Ему с трудом удалось завязать галстук «бабочкой». Правда, немного перекошенной, однако на большее он не способен: он больше не может позволить себе камердинера. Саймон расчесывает непослушные пряди, которые сразу же начинают топорщиться опять. Затем берет пальто и, поразмыслив, зонтик. В окно пробивается слабый солнечный свет, но это вовсе не означает, что дождя не будет. По весне Кингстон – место слякотное.
Он пытается незаметно спуститься по парадной лестнице, но ему это не удается: хозяйка решила перехватить его, чтобы обсудить какой-то пустяк, и теперь бесшумно выплывает из гостиной в своем выцветшем черном кружевном воротничке, сжимая в тонкой руке привычный носовой платок, как будто глаза у нее всегда на мокром месте. Видимо, не так давно она была красавицей и оставалась бы ею, если бы прикладывала для этого хоть малейшие усилия и если бы ее светлые волосы не были так сурово расчесаны на прямой пробор. Лицо у нее сердечком, кожа – молочно-белая, глаза – большие и умоляющие. Хотя у нее стройная талия, в ней чувствуется что-то металлическое, словно бы вместо корсета она втискивается в короткую дымовую трубу. Сегодня на ее лице – привычная утрированная тревога; от нее пахнет фиалками, камфарой, – наверняка она склонна к мигреням, – и еще чем-то, Саймон не понимает, чем. Горячий сухой запах. Выглаженной белой простыней?
Саймон, как правило, избегает измотанных, слегка помешанных женщин такого типа, хотя к врачам их притягивает как магнитом. Впрочем, в ней все же есть строгая безыскусная грация, будто у квакерского молитвенного дома. Но это всего лишь эстетическая привлекательность. Нельзя же заниматься любовью с небольшим культовым сооружением!

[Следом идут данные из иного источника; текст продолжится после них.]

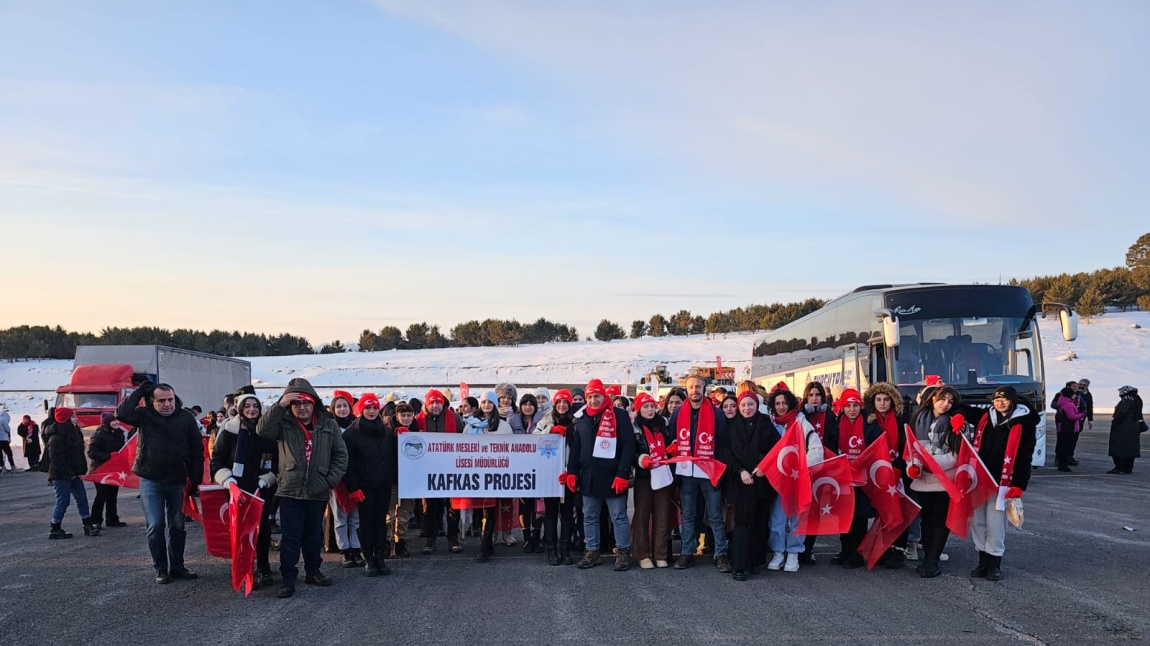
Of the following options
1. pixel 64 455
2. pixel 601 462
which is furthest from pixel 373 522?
pixel 64 455

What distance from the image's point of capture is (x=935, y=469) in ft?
26.7

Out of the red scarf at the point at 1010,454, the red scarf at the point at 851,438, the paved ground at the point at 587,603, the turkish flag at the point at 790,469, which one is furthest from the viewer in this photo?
the red scarf at the point at 851,438

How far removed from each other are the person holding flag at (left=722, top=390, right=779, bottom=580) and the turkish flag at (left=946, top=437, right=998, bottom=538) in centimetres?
174

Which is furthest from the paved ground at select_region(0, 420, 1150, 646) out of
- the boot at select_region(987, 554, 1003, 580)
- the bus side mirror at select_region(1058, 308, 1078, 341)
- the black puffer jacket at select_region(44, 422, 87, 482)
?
the bus side mirror at select_region(1058, 308, 1078, 341)

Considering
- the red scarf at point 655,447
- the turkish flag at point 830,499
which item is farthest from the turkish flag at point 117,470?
the turkish flag at point 830,499

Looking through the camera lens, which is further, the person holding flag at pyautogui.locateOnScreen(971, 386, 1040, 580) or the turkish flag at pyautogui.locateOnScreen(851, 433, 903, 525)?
the turkish flag at pyautogui.locateOnScreen(851, 433, 903, 525)

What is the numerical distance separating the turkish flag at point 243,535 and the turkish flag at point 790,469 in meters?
4.93

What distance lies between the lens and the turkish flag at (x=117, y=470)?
11406 millimetres

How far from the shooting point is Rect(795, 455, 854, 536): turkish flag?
8523 millimetres

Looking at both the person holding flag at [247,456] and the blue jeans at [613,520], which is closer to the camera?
the person holding flag at [247,456]

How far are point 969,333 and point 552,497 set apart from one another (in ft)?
33.9

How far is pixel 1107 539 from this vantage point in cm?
988

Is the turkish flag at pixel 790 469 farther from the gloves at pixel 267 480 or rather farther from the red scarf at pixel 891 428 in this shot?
the gloves at pixel 267 480

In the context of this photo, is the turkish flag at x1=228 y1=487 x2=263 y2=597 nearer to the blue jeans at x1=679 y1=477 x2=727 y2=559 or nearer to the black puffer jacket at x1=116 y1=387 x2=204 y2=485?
the black puffer jacket at x1=116 y1=387 x2=204 y2=485
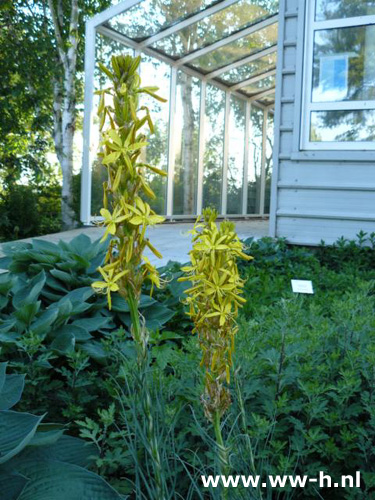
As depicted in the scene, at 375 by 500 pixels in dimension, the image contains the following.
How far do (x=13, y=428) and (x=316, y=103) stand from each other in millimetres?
5050

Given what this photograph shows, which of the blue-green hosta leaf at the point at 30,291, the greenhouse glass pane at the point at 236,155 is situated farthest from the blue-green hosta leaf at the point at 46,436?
the greenhouse glass pane at the point at 236,155

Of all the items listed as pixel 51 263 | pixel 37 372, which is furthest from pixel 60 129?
pixel 37 372

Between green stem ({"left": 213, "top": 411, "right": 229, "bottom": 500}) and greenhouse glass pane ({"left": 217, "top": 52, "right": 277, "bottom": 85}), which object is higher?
greenhouse glass pane ({"left": 217, "top": 52, "right": 277, "bottom": 85})

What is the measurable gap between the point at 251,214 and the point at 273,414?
11.9 meters

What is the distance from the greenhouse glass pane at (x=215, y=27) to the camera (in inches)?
343

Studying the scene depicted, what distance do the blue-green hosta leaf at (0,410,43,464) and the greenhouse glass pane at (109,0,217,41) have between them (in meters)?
7.39

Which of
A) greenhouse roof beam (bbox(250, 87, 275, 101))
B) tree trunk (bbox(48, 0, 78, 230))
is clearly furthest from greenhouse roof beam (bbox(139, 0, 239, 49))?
greenhouse roof beam (bbox(250, 87, 275, 101))

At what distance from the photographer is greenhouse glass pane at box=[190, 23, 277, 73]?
379 inches

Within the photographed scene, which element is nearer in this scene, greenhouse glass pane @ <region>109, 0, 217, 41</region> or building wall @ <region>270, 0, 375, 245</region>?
building wall @ <region>270, 0, 375, 245</region>

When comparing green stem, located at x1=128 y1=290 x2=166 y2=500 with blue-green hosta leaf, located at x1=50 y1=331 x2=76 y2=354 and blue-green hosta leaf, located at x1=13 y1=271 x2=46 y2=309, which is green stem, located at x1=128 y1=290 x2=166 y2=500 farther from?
blue-green hosta leaf, located at x1=13 y1=271 x2=46 y2=309

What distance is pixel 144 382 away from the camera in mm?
1010

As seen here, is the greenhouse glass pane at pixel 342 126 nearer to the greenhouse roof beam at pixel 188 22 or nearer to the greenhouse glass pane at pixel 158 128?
the greenhouse roof beam at pixel 188 22

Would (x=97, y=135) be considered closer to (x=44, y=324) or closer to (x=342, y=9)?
(x=342, y=9)

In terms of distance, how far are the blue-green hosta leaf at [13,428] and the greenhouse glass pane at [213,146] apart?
31.9 feet
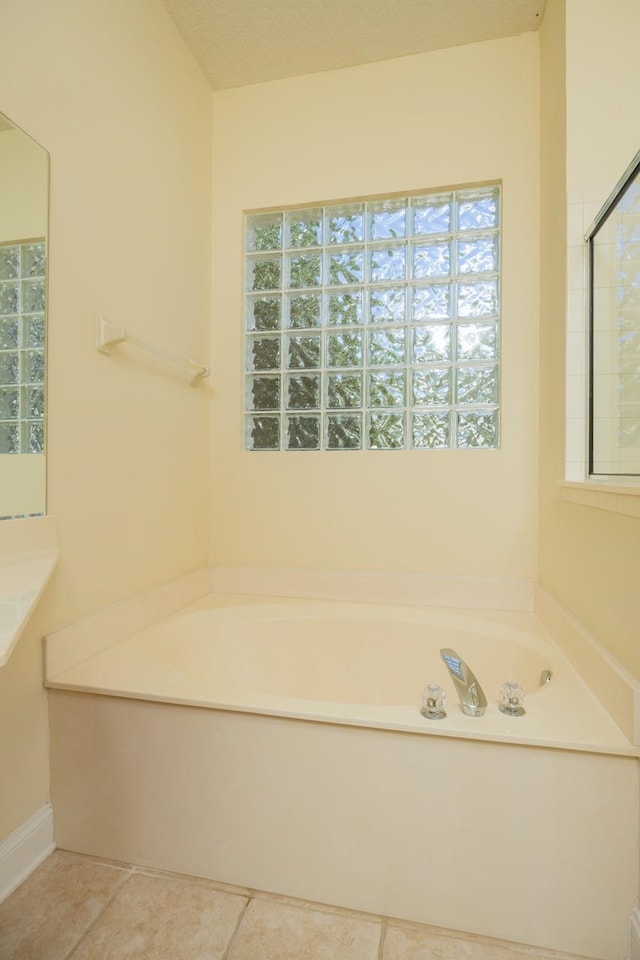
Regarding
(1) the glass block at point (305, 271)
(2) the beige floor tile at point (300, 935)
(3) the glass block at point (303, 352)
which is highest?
(1) the glass block at point (305, 271)

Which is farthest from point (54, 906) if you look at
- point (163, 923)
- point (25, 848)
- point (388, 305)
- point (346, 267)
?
point (346, 267)

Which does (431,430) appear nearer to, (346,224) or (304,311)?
(304,311)

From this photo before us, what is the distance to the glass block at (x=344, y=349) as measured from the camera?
208 centimetres

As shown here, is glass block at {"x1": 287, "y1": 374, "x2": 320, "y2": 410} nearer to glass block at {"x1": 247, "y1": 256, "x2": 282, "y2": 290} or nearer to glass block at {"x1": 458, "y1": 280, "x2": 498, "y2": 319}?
glass block at {"x1": 247, "y1": 256, "x2": 282, "y2": 290}

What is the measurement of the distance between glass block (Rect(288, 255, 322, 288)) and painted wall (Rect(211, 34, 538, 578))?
0.23 m

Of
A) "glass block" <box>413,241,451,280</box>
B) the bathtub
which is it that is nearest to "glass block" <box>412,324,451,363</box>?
"glass block" <box>413,241,451,280</box>

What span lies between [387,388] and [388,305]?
0.34 meters

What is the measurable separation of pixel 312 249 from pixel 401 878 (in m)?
2.14

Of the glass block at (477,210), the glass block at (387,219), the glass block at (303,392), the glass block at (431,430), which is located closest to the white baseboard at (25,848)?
the glass block at (303,392)

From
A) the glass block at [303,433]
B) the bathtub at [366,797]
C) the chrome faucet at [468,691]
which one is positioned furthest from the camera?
the glass block at [303,433]

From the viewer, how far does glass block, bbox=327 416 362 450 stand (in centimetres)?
208

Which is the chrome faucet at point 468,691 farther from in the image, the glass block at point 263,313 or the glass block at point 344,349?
the glass block at point 263,313

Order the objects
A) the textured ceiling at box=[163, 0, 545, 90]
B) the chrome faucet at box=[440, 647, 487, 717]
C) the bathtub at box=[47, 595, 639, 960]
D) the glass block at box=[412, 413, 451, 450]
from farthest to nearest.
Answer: the glass block at box=[412, 413, 451, 450], the textured ceiling at box=[163, 0, 545, 90], the chrome faucet at box=[440, 647, 487, 717], the bathtub at box=[47, 595, 639, 960]

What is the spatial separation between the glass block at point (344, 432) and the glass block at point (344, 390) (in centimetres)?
6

– Доктор Джордан, – говорит она. – Я хотела спросить вас…
Она медлит. Саймон улыбается, словно подбадривая ее.
– Вы довольны сегодняшним яйцом? Я сварила его сама.
Саймон лжет. Правда прозвучала бы непростительно грубо.
– Было очень вкусно, спасибо, – говорит он.
В действительности яйцо напоминало своей консистенцией вырезанную опухоль, которую студент-однокашник однажды в шутку положил ему в карман, – такое же тугое и одновременно рыхлое. Чтобы так поиздеваться над яйцом, нужно обладать извращенным талантом.
– Я очень рада, – говорит она. – Так трудно найти хорошую прислугу. Вы уходите?
Это настолько очевидно, что Саймон лишь кивает головой.
– Вам еще одно письмо, – говорит она. – Служанка затеряла его, но я нашла. Я положила его на стол в холле.
Она произносит это с дрожью в голосе, словно бы любое письмо к Саймону должно иметь трагическое содержание. Ее губы выпячены, но они дрожат, словно готовая вот-вот опасть роза.
Саймон благодарит ее, прощается, забирает письмо, – оно от матери, – и уходит. Он не желает давать повод к долгим беседам с миссис Хамфри. Она одинока (как не быть одинокой с таким мужем, как этот отупевший от пьянства, непутевый майор?), а одиночество для женщины – что голод для собаки. У него нет ни малейшей охоты на исходе дня выслушивать ее скорбные признания в гостиной с задернутыми шторами.